Siamo uno spot per l’esercito
Dopo tutto vivo in una città governata da un sindaco - dal coerentissimo passato nella destra più "radical" del Msi - eletto soprattutto grazie alla potentissima lobby dei tassisti romani. Si dice che rappresentino 50.000 voti i nostri taxi. Me li ricordo, due anni fa, i leader della rivolta dei tassinari accogliere con saluti romani l’allora parlamentare Gianni Alemanno, gli avambracci con tanto di tatuaggio della X Mas in bella evidenza. Era l’inizio della campagna elettorale.

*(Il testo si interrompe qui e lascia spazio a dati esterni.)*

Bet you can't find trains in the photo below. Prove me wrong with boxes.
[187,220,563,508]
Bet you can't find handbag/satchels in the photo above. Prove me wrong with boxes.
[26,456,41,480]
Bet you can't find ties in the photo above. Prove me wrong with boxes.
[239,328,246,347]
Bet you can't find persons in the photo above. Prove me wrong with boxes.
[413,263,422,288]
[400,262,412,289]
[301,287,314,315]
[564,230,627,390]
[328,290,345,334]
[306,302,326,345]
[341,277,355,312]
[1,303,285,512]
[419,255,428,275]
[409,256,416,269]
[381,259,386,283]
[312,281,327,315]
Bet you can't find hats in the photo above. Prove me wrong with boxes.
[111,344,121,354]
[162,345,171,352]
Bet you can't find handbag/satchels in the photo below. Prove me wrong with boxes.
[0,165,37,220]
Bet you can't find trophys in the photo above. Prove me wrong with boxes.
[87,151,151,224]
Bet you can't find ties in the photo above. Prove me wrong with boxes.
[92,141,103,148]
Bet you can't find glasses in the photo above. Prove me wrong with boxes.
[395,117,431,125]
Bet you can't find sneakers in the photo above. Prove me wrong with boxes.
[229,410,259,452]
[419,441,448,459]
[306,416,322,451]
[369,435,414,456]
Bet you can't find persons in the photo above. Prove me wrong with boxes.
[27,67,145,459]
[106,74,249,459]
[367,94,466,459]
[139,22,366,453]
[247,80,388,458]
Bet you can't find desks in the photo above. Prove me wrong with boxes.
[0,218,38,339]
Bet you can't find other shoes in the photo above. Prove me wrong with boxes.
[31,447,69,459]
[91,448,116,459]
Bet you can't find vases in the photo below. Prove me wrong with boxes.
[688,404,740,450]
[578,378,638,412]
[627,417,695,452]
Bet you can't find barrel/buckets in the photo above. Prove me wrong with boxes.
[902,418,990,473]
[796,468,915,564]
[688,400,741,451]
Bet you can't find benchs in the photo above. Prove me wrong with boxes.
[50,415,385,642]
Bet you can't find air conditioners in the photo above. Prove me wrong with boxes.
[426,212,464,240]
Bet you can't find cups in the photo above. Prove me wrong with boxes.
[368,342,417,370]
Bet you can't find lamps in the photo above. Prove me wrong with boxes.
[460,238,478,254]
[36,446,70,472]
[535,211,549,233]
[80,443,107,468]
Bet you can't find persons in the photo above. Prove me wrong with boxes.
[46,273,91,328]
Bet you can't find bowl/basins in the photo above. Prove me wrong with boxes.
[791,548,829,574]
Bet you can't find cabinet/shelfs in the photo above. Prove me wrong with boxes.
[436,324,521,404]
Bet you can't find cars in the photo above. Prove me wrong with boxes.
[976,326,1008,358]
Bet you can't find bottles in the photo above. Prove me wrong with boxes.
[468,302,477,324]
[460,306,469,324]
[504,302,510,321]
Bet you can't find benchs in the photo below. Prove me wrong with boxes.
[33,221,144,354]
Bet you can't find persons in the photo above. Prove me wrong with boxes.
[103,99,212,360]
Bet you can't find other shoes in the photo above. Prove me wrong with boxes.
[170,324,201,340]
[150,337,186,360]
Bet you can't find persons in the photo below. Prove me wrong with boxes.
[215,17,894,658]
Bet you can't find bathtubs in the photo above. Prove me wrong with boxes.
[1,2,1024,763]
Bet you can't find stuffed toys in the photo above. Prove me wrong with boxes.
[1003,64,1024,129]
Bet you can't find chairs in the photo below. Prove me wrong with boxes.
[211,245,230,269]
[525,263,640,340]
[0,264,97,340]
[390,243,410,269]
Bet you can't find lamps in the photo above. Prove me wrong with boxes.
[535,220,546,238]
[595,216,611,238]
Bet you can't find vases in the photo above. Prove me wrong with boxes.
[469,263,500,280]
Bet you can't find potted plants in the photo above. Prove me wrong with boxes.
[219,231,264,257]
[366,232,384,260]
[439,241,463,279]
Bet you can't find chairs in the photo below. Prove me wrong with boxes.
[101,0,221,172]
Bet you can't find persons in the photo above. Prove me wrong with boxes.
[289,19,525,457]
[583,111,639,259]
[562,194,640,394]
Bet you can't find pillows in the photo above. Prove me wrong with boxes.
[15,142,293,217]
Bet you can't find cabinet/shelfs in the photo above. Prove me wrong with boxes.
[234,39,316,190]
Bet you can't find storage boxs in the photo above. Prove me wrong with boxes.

Insomma questa sera mi sento un po’ di umore "rompicoglioni andante" e quindi, comprate le sigarette, mi avvicino ai nostri gloriosi militi scaccia barboni. Ho voglia di fare due chiacchere, due domande. E anche loro hanno voglia di chiaccherare. Uno è un reduce dell’Afghanistan, l’altro forse parirà per il Libano. Il loro collega legge fumetti, cuffie in testa, dentro al blindato. Sono perplessi, un po’ annoiati, soprattutto si sentono degli "imboscati". «Stiamo qui a non fare nulla, siamo uno spot dell’esercito». Uno spot! Ma un’azione, un arresto, un controllo di documenti? Uno di loro racconta che li hanno messi qualche giorno fa in assetto di guerra al capolinea degli autobus elettrici a piazza S. Giovanni (famosissimo ritrovo di stupratpori, terroristi, rapinatori etc etc) in pieno giorno. «Altro che professionisti, mi sentivo un fesso».
Chssà che mi aspettavo. Saluto, vado a casa. Allontanandomi mi giro e li fotografo con il telefonino. Così, per avere un souvenir. Come le foto che fanno i turisti giappoinesi con i gladiatori finti al colosseo. E’ o non è solo uno spot?